Charles de GAULLE cité in PEYREFITTE (A.), C’était de GAULLE, Paris, Gallimard, « Quarto », 2002 (1ère éd. 1997), p. 741.

La population est, nous venons de le voir, l’élément déterminant dans la conception française des collectivités territoriales, justifiant la présomption de naturalité reconnue en faveur du pouvoir local depuis 1789. La simple admission de ce caractère naturel de la population ne suffit toutefois pas à rendre compte de la prise en considération de l’originarité du pouvoir local, elle permet tout au plus de prendre connaissance de l’origine sociologique de ce pouvoir. C’est pourquoi il faut à présent en envisager les moyens d’expression. Ceux-ci s’incarnent dans le procédé électif, mis en œuvre dès 1789 313 . À l’origine, le recours à l’élection a pu surprendre et être source de contradictions ; nous verrons qu’il est l’expression du caractère communautaire des communes et découle donc logiquement de la conception des collectivités territoriales portée en 1789 (A.).
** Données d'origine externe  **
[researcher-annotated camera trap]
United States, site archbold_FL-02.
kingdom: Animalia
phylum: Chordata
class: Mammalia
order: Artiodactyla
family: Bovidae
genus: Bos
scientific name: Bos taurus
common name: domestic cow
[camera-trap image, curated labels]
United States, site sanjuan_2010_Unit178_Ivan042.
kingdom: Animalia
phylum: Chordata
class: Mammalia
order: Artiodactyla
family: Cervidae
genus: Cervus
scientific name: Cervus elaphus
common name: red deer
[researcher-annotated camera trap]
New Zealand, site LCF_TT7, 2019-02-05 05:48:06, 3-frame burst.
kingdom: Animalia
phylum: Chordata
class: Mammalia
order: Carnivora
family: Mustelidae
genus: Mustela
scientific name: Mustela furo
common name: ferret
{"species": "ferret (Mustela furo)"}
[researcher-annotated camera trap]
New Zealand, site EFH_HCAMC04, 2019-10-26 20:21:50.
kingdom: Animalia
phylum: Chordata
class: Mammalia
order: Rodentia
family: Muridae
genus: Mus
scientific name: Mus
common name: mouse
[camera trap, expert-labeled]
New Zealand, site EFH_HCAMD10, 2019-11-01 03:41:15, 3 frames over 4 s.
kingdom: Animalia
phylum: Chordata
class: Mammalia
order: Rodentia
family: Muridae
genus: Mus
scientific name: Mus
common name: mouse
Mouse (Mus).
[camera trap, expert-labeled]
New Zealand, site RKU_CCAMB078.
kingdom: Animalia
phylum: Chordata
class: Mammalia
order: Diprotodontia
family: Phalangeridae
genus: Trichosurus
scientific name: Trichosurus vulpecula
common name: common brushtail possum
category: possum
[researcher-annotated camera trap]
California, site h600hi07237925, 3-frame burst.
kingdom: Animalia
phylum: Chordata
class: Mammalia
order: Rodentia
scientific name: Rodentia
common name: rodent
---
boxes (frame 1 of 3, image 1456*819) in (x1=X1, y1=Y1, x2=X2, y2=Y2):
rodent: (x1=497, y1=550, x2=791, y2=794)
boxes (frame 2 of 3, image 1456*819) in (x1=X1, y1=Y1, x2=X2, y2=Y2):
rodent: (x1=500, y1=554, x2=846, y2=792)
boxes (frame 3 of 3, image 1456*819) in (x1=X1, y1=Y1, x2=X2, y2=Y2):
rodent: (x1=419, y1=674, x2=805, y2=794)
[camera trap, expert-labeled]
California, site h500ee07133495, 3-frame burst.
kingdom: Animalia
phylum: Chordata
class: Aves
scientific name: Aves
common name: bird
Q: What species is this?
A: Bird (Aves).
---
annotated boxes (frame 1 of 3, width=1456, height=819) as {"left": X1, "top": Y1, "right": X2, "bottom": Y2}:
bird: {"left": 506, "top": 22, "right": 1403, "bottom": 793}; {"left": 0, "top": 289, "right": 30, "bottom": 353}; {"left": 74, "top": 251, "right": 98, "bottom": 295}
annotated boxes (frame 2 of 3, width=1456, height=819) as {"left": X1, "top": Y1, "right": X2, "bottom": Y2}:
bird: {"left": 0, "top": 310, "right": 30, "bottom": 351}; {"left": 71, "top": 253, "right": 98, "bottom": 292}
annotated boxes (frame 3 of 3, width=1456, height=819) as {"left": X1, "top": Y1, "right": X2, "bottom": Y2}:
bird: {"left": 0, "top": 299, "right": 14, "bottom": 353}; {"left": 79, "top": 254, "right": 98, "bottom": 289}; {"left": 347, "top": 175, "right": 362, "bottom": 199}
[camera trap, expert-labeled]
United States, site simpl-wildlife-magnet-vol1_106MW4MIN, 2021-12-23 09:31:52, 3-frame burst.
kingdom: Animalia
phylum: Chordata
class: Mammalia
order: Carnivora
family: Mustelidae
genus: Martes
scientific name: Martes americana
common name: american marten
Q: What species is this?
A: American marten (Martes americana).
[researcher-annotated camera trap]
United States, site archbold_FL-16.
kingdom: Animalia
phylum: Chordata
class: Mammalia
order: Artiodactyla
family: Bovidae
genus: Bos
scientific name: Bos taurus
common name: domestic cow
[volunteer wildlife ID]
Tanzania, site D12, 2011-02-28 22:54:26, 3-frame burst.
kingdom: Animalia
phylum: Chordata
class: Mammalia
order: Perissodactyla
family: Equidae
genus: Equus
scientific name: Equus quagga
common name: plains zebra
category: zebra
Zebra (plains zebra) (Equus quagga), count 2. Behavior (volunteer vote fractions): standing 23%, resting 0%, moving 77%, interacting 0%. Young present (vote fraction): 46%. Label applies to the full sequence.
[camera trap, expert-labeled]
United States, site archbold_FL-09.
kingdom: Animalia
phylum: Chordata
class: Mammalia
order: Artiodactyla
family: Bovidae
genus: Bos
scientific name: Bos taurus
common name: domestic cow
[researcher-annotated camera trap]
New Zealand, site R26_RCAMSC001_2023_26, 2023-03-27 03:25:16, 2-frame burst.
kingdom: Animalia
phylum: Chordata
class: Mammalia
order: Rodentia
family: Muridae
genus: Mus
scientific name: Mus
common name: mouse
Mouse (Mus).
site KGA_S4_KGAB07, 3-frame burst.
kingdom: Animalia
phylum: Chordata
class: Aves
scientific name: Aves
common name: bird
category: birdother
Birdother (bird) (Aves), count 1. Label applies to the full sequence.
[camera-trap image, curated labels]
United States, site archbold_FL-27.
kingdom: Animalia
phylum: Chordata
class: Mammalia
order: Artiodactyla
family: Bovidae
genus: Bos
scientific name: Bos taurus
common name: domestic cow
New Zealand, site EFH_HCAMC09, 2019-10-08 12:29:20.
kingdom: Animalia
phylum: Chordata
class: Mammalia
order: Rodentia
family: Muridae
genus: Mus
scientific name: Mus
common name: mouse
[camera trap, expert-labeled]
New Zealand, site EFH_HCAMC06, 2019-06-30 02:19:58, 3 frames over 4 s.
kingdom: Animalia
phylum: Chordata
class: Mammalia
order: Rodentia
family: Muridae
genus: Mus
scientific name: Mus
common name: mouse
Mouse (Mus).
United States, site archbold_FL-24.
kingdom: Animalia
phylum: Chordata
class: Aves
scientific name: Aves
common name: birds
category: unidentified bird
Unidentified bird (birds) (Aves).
Latente à l’origine, la dimension démocratique se greffe sur la problématique de la décentralisation au cours du XIXe siècle. Dans cette perspective, les fonction et signification de l’élection changent. Si l’on y voit au départ un moyen de respecter la gestion privée des intérêts communaux, elle devient ensuite la marque de la décentralisation, l’élément discriminant le plus important. Symbole de la rupture de la relation hiérarchique entre l’État et les collectivités territoriales, la technique élective assure en effet que les organes locaux jouiront d’une véritable liberté dans l’exercice de leur compétence (B.).

Notes
313.

La personnalité morale, condition de l’accès des collectivités territoriales au commerce juridique, n’est pas considérée ici comme un moyen d’expression du pouvoir local. Si elle constitue la condition de l’existence des structures territoriales, elle n’est pas, ainsi que nous l’avons déjà mentionné, propre aux collectivités. Elle est de plus induite par les développements précédents ; la prise en compte de l’élément « population » dans la définition de la catégorie « collectivité territoriale » par l’État implique en effet la transformation des populations de fait en personne de droit. Aussi, ne retiendrons-nous que la caractéristique propre d’expression du pouvoir local, à savoir le procédé électif.